Deciding and communicating about a coordinated upgrade vs a freely released patch.

The dev/comms team thinks about how likely a consensus break is when deciding to do a coordinated upgrade vs telling validators to upgrade at their own pace.

The goal in this case was to have a coordinated upgrade to provide confidence that the full validator set had upgraded, since we do not have monitoring tools that provide this information. However, the way we communicated about the coordinated upgrade included the idea that it was safe to apply the upgrade before the halt-height, which caused confusion amongst the validator set and made it hard to tell when we’d passed the ⅔+ threshold.

There are two major thoughts here:

When a patch is only potentially consensus-breaking, the dev/comms team needs to make a decision and be clear about it. In this case, we were unclear about the decision and it caused confusion. Whether the correct decision was a coordinated upgrade or a freely released patch is hard to say, but either option is manageable as long as the communication is clear.

The dev/comms team needs a way to confirm that ⅔+ of the validator set has upgraded and the chain is no longer vulnerable to a chain halt. Several options have been suggested:

  • Thorchain uses a particular upgrade tx that can be tracked on chain
  • Polkadot uses a protocol called JAM that lets the chain upgrade without halting.
  • Use a coordinated upgrade and trust that Hub validators perform very well during upgrades.
  • Manually ask validators if they have upgraded after a freely released patch (this is what we’re currently doing – hi, you’ve probably received a DM from me)
  • Use the Google Sheet/Form to have all validators confirm their upgrade after a freely released patch (we did this for only ⅓ of the set this time)

The most immediate option is to use the Google Form for the entire set when we have a freely released patch.

Final thoughts

:+1: High severity issue in production was mitigated and then resolved with no chain halt. Coordination amongst the first ⅓+ of the validator set was quick and effective compared to past emergencies.

:-1: Confusion around how the full validator set should apply the patch. Still lacking a secure communication channel with any subset of the validator set.

:handshake: Much appreciation to Amulet for their guidance and advice throughout this issue.

:pray: Thank you, as always, to the validators who we count on to patch the chain in an emergency. Your reliability and quick actions keep the Hub safe no matter the severity of the issue.

:point_right: Next steps: Informal and Hypha (in consultation with Hub validators) to produce internal runbooks for analyzing Hub-specific security issues, including how to categorize an issue, which communication channels to use, how to protect against compromised accounts, and how to communicate about different kinds of emergencies.

Please contribute any feedback here.
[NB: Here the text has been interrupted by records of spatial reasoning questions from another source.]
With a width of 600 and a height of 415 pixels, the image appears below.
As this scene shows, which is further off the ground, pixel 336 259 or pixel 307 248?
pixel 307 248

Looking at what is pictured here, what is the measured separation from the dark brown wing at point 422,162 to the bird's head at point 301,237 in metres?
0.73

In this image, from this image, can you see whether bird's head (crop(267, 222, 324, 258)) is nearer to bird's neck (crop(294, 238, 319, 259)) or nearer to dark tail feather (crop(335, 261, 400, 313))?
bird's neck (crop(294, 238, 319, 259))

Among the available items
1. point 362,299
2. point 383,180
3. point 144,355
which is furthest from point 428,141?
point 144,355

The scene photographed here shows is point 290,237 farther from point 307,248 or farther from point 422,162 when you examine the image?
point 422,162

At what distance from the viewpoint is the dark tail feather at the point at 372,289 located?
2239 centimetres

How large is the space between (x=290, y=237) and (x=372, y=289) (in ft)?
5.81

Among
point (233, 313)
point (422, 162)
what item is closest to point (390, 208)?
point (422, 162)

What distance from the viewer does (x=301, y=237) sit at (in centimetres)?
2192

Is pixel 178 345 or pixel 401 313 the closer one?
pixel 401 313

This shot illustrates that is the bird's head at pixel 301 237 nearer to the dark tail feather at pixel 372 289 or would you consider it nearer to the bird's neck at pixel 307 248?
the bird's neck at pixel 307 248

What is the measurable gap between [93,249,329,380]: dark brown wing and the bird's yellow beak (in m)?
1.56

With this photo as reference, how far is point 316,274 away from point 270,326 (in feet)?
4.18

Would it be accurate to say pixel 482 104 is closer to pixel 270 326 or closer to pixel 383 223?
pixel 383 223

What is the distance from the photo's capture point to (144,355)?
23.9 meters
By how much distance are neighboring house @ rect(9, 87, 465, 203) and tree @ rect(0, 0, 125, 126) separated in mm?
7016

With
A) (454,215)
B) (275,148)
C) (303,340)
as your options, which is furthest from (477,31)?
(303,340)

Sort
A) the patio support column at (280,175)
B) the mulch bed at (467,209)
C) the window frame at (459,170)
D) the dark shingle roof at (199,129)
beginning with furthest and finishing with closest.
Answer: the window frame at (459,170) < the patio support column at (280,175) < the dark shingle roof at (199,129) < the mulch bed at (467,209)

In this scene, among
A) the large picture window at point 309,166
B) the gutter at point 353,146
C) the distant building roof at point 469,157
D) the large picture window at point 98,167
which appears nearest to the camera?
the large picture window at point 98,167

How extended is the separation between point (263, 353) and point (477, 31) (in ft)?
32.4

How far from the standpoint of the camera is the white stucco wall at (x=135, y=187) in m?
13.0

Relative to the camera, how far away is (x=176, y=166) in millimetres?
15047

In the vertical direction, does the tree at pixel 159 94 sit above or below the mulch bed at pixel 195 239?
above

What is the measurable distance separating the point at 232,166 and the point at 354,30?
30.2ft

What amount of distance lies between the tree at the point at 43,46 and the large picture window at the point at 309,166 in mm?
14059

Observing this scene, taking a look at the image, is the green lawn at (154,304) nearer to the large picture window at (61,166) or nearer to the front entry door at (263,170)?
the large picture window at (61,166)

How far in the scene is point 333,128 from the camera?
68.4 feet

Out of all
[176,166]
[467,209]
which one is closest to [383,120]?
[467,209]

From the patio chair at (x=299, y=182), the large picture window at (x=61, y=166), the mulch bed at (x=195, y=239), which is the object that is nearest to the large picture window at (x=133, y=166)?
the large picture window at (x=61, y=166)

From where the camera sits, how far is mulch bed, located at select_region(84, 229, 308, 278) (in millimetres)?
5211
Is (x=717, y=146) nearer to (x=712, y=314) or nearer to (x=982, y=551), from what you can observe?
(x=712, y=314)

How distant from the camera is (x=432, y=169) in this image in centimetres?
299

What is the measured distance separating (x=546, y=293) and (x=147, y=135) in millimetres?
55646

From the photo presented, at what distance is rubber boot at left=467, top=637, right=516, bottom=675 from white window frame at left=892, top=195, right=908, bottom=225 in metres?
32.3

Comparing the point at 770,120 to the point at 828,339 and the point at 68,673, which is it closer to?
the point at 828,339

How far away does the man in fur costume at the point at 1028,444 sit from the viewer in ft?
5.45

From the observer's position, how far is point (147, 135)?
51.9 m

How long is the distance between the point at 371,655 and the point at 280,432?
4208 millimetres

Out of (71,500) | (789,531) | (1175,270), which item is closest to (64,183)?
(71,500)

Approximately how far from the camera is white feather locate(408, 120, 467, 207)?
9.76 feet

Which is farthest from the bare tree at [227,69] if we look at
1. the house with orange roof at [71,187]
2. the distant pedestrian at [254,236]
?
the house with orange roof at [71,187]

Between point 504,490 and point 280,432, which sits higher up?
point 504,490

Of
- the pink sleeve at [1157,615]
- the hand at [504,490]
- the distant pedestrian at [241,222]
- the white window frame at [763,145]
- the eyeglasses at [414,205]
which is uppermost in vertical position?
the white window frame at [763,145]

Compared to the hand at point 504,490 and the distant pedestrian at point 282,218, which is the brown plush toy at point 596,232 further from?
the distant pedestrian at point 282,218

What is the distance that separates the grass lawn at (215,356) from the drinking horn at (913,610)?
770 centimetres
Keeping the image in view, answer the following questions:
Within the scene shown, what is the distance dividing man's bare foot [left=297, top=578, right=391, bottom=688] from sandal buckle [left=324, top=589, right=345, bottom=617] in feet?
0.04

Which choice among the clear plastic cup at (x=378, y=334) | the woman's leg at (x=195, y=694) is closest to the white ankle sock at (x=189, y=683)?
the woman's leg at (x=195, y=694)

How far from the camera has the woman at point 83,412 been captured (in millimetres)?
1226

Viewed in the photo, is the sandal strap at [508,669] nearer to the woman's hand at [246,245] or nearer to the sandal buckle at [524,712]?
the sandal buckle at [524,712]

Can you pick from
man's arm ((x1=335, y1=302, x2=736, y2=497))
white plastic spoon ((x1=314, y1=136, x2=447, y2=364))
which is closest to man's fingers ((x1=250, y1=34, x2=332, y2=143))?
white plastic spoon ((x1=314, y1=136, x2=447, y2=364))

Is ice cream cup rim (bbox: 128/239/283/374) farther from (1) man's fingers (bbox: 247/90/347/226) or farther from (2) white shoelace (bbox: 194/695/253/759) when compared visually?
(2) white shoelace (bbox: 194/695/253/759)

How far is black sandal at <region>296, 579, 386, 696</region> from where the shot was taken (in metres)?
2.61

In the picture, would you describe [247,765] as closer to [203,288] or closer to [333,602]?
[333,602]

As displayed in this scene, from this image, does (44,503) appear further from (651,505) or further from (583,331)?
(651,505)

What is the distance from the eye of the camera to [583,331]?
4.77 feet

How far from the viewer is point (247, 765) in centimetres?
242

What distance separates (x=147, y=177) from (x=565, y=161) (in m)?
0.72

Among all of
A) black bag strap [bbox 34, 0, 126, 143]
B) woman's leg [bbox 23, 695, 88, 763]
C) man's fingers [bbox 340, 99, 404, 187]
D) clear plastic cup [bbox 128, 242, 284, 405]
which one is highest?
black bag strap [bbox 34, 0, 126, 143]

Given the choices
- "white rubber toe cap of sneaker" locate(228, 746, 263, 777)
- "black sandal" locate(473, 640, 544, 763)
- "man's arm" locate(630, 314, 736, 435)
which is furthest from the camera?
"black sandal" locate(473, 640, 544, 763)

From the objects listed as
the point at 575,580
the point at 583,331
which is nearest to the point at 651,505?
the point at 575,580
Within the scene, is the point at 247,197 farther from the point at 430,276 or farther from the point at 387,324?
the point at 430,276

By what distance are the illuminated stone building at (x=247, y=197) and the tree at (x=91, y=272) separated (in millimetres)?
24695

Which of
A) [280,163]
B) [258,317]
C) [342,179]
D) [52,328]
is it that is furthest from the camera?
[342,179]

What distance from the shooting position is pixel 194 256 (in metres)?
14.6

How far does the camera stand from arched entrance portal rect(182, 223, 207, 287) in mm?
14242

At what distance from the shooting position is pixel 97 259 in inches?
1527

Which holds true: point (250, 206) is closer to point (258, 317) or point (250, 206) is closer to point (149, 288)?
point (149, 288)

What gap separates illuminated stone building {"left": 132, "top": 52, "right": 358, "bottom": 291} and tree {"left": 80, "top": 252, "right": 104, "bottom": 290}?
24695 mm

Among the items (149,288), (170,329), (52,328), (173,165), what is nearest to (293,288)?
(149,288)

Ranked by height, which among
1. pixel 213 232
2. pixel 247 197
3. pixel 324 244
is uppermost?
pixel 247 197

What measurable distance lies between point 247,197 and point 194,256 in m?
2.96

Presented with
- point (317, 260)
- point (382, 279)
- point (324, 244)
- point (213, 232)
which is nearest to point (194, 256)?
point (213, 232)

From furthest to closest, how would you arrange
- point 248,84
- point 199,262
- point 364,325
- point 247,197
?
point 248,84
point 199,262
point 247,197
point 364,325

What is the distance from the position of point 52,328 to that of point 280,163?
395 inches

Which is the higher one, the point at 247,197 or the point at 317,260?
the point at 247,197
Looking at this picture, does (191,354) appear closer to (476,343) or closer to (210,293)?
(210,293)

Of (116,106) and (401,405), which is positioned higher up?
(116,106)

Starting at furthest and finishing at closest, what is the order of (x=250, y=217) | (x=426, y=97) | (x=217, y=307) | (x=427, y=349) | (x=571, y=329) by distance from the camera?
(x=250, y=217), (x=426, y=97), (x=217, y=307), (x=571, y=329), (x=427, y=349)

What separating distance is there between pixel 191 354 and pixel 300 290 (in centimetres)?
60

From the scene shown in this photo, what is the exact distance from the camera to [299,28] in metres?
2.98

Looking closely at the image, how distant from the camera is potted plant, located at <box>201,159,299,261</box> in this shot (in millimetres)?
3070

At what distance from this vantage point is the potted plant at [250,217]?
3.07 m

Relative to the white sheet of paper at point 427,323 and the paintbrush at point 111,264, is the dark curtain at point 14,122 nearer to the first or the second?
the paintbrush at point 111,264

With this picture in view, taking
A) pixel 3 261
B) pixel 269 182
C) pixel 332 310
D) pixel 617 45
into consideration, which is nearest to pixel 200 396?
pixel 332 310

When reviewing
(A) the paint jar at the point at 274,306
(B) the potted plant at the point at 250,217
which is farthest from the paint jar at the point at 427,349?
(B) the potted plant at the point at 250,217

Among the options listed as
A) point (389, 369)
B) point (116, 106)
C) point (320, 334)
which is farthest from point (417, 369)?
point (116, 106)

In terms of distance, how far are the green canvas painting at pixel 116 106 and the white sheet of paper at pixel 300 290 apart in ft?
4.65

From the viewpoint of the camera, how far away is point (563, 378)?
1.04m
All of it is helpful as we refine the security response process on the Hub.

1 Like

Appreciate the detailed response.

One question: so I worked with a big tech company, and we had a culture of incidents discussion, and one of the biggest aspects was so-called “action items”, e.g. “the list of things we’re doing so we can be sure that this would technically not be possible to happen again”. Does the team have any answer on how to prevent such bugs in the future?
Asking because considering the bug description, it could’ve been really catastrophic if someone would be able to actually abuse it.

Communication-wise I don’t have anything bad to say, other than it would’ve been better if the announcement said that we are safe to update at any time, but better to do it ASAP. Agree with the rest of what’s written in the initial post.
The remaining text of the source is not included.